SOBRE EL EJERCICIO: Imprime íntegro y sin ningún cambio el texto sobre el alzamiento contra el dictador Maximiliano Hernández Martínez.

TEXTO PROPORCIONADO:
┄┄┄┄┄┄┄┄┄┄
Dr. Víctor Manuel Valle Monterrosa
Este 2 de abril de 2024 hace 80 años que hubo en El Salvador una promisoria aurora, según calificó el periodista Tiburcio Santos Dueñas, a lo sucedido en esa fecha. Era Domingo de Ramos y desde temprano se supo que había un alzamiento cívico-militar para derrocar al dictador Maximiliano Hernández Martínez que estaba por cumplir 13 años como gobernante desde su artero golpe a la democracia cuando derrocó al presidente Arturo Araujo, en 1931, e inauguró su despotismo con la sangrienta represión del alzamiento de enero de 1932.
En efecto, después de la “noche de tres centurias”, como calificó el poeta Carlos Bustamante al coloniaje español, y poco más de un siglo de república elitista y desdeñosa del pueblo inaugurada en 1821, comenzó el general Martínez su autoritario y asesino gobierno que, por estar supuesto a ser muy largo, tenía sus corifeos, colaboracionistas y adulones que siempre revolotean en torno a las luces del poder; y que en esencia consolidaba un modelo de gobierno guardián de un poder oligárquico inaugurado con el presidente Rafael Zaldívar, el médico expropiador de tierras comunales, para dárselas, como su base firme de acumulación de riqueza, a la incipiente oligarquía cafetalera en el último cuarto del siglo XIX. Y todo en nombre de modernizar la economía.
┄┄┄┄┄┄┄┄┄┄
DATOS ALMACENADOS:
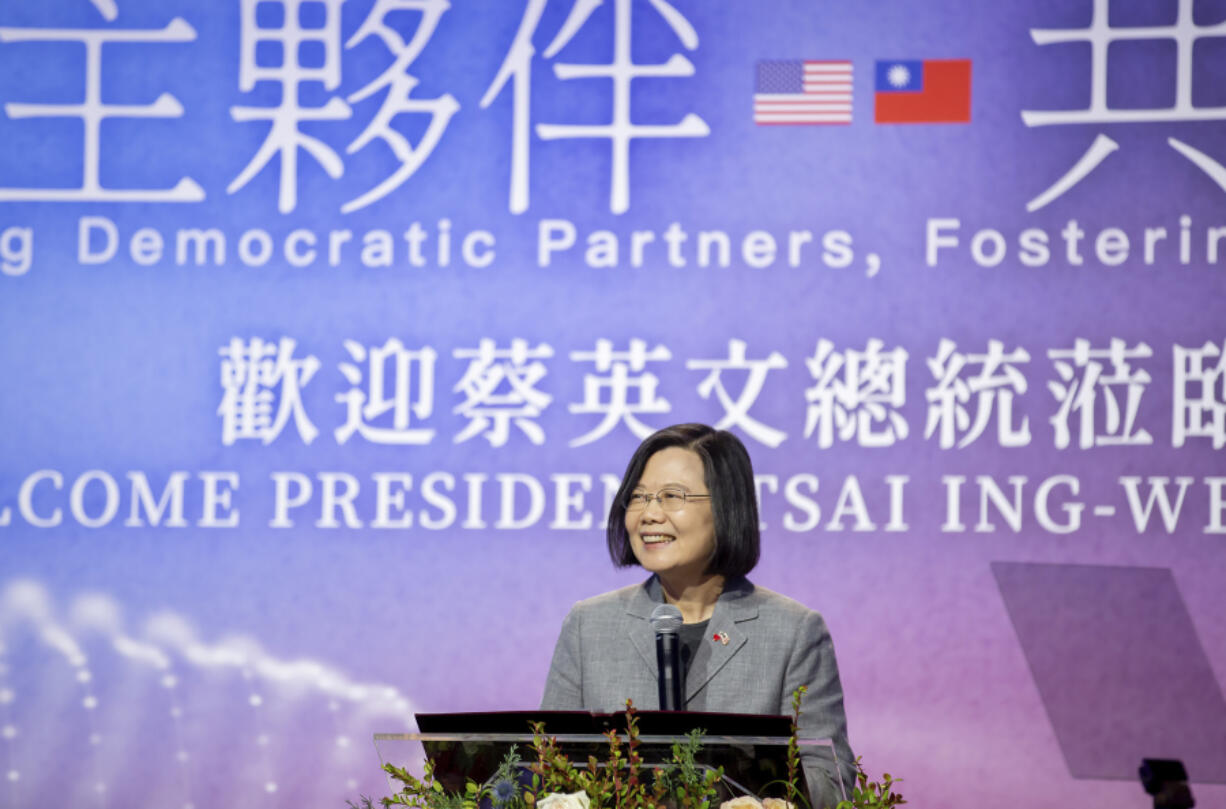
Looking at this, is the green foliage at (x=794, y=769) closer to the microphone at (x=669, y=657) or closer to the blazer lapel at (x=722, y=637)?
┄┄┄┄┄┄┄┄┄┄
SOLUCIÓN ESCRITA:
Dr. Víctor Manuel Valle Monterrosa
Este 2 de abril de 2024 hace 80 años que hubo en El Salvador una promisoria aurora, según calificó el periodista Tiburcio Santos Dueñas, a lo sucedido en esa fecha. Era Domingo de Ramos y desde temprano se supo que había un alzamiento cívico-militar para derrocar al dictador Maximiliano Hernández Martínez que estaba por cumplir 13 años como gobernante desde su artero golpe a la democracia cuando derrocó al presidente Arturo Araujo, en 1931, e inauguró su despotismo con la sangrienta represión del alzamiento de enero de 1932.
En efecto, después de la “noche de tres centurias”, como calificó el poeta Carlos Bustamante al coloniaje español, y poco más de un siglo de república elitista y desdeñosa del pueblo inaugurada en 1821, comenzó el general Martínez su autoritario y asesino gobierno que, por estar supuesto a ser muy largo, tenía sus corifeos, colaboracionistas y adulones que siempre revolotean en torno a las luces del poder; y que en esencia consolidaba un modelo de gobierno guardián de un poder oligárquico inaugurado con el presidente Rafael Zaldívar, el médico expropiador de tierras comunales, para dárselas, como su base firme de acumulación de riqueza, a la incipiente oligarquía cafetalera en el último cuarto del siglo XIX. Y todo en nombre de modernizar la economía.